On receipt of the summons, the appellant appeared before that court. In Antony Cherian (supra), it was held as follows:- “5. If it is said that the Magistrate has no jurisdiction to grant bail in a case involving offences punishable with imprisonment for life, the discretion conferred on a Magistrate by S.437 of the Code will stand unnecessarily restricted. Such restriction may lead to a practical consequence that in all cases (whether instituted on complaint or police report) in which offences punishable with imprisonment for life but triable by a Magistrate of the First Class are involved the Magistrate cannot exercise jurisdiction in favour of granting bail. Eg:- Ss.326, 377, 388, 394, 409, 467, 472, 474, 475 and 477 are offences punishable with imprisonment for life, but all such offences are triable by Magistrate of the First Class. Usually or atleast in most of such cases Magistrate exercise discretion in favour of granting bail.
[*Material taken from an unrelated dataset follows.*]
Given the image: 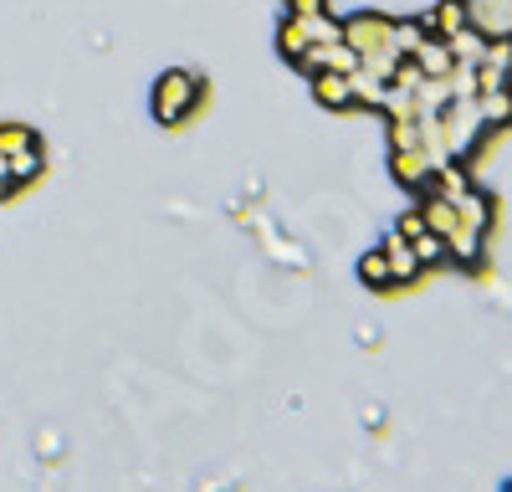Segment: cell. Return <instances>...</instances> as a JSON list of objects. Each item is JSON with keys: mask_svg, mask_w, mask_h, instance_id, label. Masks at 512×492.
<instances>
[{"mask_svg": "<svg viewBox=\"0 0 512 492\" xmlns=\"http://www.w3.org/2000/svg\"><path fill=\"white\" fill-rule=\"evenodd\" d=\"M190 103H195V77L175 72V77H164V82H159V98H154V108H159V118H164V123L185 118V113H190Z\"/></svg>", "mask_w": 512, "mask_h": 492, "instance_id": "obj_3", "label": "cell"}, {"mask_svg": "<svg viewBox=\"0 0 512 492\" xmlns=\"http://www.w3.org/2000/svg\"><path fill=\"white\" fill-rule=\"evenodd\" d=\"M461 6H466V26L482 31L487 41L512 36V0H461Z\"/></svg>", "mask_w": 512, "mask_h": 492, "instance_id": "obj_1", "label": "cell"}, {"mask_svg": "<svg viewBox=\"0 0 512 492\" xmlns=\"http://www.w3.org/2000/svg\"><path fill=\"white\" fill-rule=\"evenodd\" d=\"M359 277H364L369 287H395V282H390V262H384V252H369V257L359 262Z\"/></svg>", "mask_w": 512, "mask_h": 492, "instance_id": "obj_6", "label": "cell"}, {"mask_svg": "<svg viewBox=\"0 0 512 492\" xmlns=\"http://www.w3.org/2000/svg\"><path fill=\"white\" fill-rule=\"evenodd\" d=\"M379 252H384V262H390V282H395V287H400V282H415V277L425 272V267H420V257H415V241H410V236H400V231L384 236Z\"/></svg>", "mask_w": 512, "mask_h": 492, "instance_id": "obj_2", "label": "cell"}, {"mask_svg": "<svg viewBox=\"0 0 512 492\" xmlns=\"http://www.w3.org/2000/svg\"><path fill=\"white\" fill-rule=\"evenodd\" d=\"M451 62H456L451 41H420V47H415V67H420L425 77H446Z\"/></svg>", "mask_w": 512, "mask_h": 492, "instance_id": "obj_4", "label": "cell"}, {"mask_svg": "<svg viewBox=\"0 0 512 492\" xmlns=\"http://www.w3.org/2000/svg\"><path fill=\"white\" fill-rule=\"evenodd\" d=\"M502 492H512V482H507V487H502Z\"/></svg>", "mask_w": 512, "mask_h": 492, "instance_id": "obj_10", "label": "cell"}, {"mask_svg": "<svg viewBox=\"0 0 512 492\" xmlns=\"http://www.w3.org/2000/svg\"><path fill=\"white\" fill-rule=\"evenodd\" d=\"M318 98L333 103V108H338V103H349V82H344V77H318Z\"/></svg>", "mask_w": 512, "mask_h": 492, "instance_id": "obj_8", "label": "cell"}, {"mask_svg": "<svg viewBox=\"0 0 512 492\" xmlns=\"http://www.w3.org/2000/svg\"><path fill=\"white\" fill-rule=\"evenodd\" d=\"M395 231H400V236H410V241H415V236H420V231H425V216H420V211H415V216H405V221H400V226H395Z\"/></svg>", "mask_w": 512, "mask_h": 492, "instance_id": "obj_9", "label": "cell"}, {"mask_svg": "<svg viewBox=\"0 0 512 492\" xmlns=\"http://www.w3.org/2000/svg\"><path fill=\"white\" fill-rule=\"evenodd\" d=\"M436 31H446V36H456L461 26H466V6H461V0H446V6L436 11V21H431Z\"/></svg>", "mask_w": 512, "mask_h": 492, "instance_id": "obj_7", "label": "cell"}, {"mask_svg": "<svg viewBox=\"0 0 512 492\" xmlns=\"http://www.w3.org/2000/svg\"><path fill=\"white\" fill-rule=\"evenodd\" d=\"M415 257H420V267H441V262H451V246L436 231H420L415 236Z\"/></svg>", "mask_w": 512, "mask_h": 492, "instance_id": "obj_5", "label": "cell"}]
</instances>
Of course, where offences punishable with imprisonment for life and triable exclusively by Court of Sessions are involved Magistrates refrain from granting bail to accused persons in such cases. The restriction imposed on a Magistrate by the legislature is that when “there appear reasonable grounds for believing that he has been guilty of an offence punishable with death or imprisonment for life” such person shall not be released on bail by that Magistrate.” Taking note of the law laid down in Antony Cherian (supra) and Sreekumar V (supra), I am of the view that this appeal can be disposed of permitting the appellant to move the Judicial First Class Magistrate Court, Ottappalam, for regular bail in the light of the law laid down in Shanu v. State of Kerala, 2000 (3) KLT 452 & Sukumari v. State of Kerala, 2001 (1) KLT 22 . The judgment of this Court in Suresh M.R(supra) was rendered in different factual circumstances and does not in any manner militate against the view taken in this case. Resultantly this appeal is disposed of directing the Judicial First Class Magistrate Court, Ottapalam, (where C.P. No.2/2021 is pending) to consider any application that may be filed by the appellant/petitioner for regular bail, in accordance with the law. I make it clear that I have not expressed any opinion on the merits or entitlement of the appellant for regular bail.